Added documentation to the configuration guide

shmuelk · shmuelk · commit 8f16d985538b · 2025-08-28T13:16:09.000+03:00
Signed-off-by: Shmuel Kallner &lt;kallner@il.ibm.com&gt;
diff --git a/mkdocs.yml b/mkdocs.yml
@@ -70,7 +70,7 @@ nav:
         - InferencePool Rollout: guides/inferencepool-rollout.md
       - Metrics and Observability: guides/metrics-and-observability.md
       - Configuration Guide:
-          - Configuring the plugins via configuration files or text: guides/epp-configuration/config-text.md    
+          - Configuring the EndPoint Picker via configuration files or text: guides/epp-configuration/config-text.md    
           - Prefix Cache Aware Plugin: guides/epp-configuration/prefix-aware.md
       - Troubleshooting Guide: guides/troubleshooting.md
     - Implementer Guides:
diff --git a/site-src/guides/epp-configuration/config-text.md b/site-src/guides/epp-configuration/config-text.md
@@ -1,26 +1,14 @@
-# Configuring Plugins via text
+# Configuring via text
 
-The set of lifecycle hooks (plugins) that are used by the Inference Gateway (IGW) is determined by how
-it is configured. The IGW can be configured in several ways, either by code or via text.
-
-If configured by code either a set of predetermined environment variables must be used or one must
-fork the IGW and change code.
+The Inference Gateway (IGW) can be configured via a text based configuration.
 
-A simpler way to congigure the IGW is to use a text based configuration. This text is in YAML format
-and can either be in a file or specified in-line as a parameter. The configuration defines the set of
-plugins to be instantiated along with their parameters. Each plugin can also be given a name, enabling
-the same plugin type to be instantiated multiple times, if needed.

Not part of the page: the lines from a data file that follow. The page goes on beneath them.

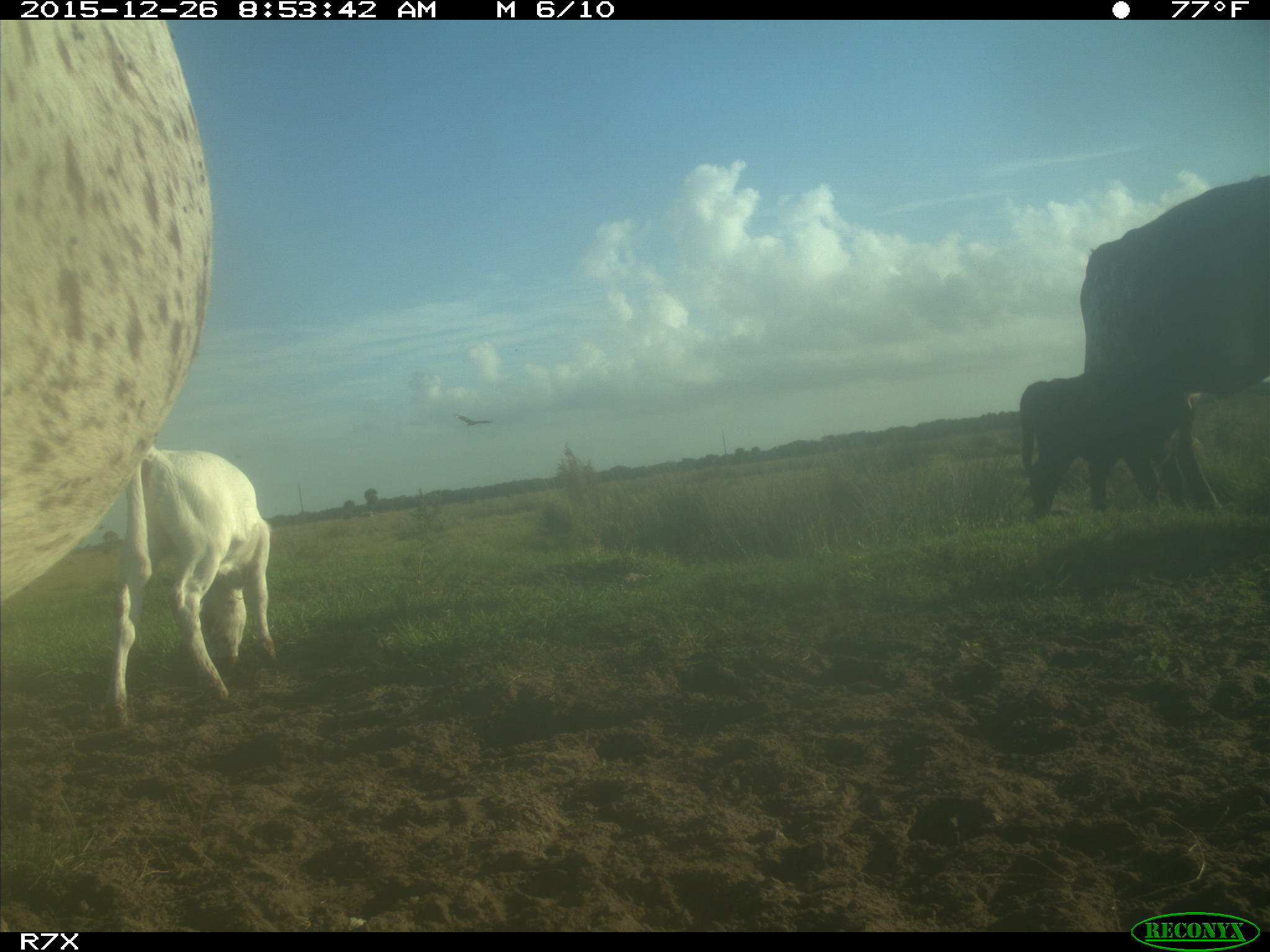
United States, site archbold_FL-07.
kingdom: Animalia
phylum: Chordata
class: Mammalia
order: Artiodactyla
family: Bovidae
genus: Bos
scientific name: Bos taurus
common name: domestic cow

+At this time the text based configuration allows for:
 
-Also defined is a set of SchedulingProfiles, which determine the set of plugins to be used when scheduling a request. If one is not defailed, a default one names `default` will be added and will reference all of the
-instantiated plugins.
-
-The set of plugins instantiated can include a Profile Handler, which determines which SchedulingProfiles
-will be used for a particular request. A Profile Handler must be specified, unless the configuration only
-contains one profile, in which case the `SingleProfileHandler` will be used.
+1. The configuration of the lifecycle hooks (plugins) that are used by the IGW.
+2. The configuration of the saturation detector
+3. A set of feature gates that are used to enable experimental features.
 
-In addition, the set of instantiated plugins can also include a picker, which chooses the actual pod to which
-the request is scheduled after filtering and scoring. If one is not referenced in a SchedulingProfile, an
-instance of `MaxScorePicker` will be added to the SchedulingProfile in question.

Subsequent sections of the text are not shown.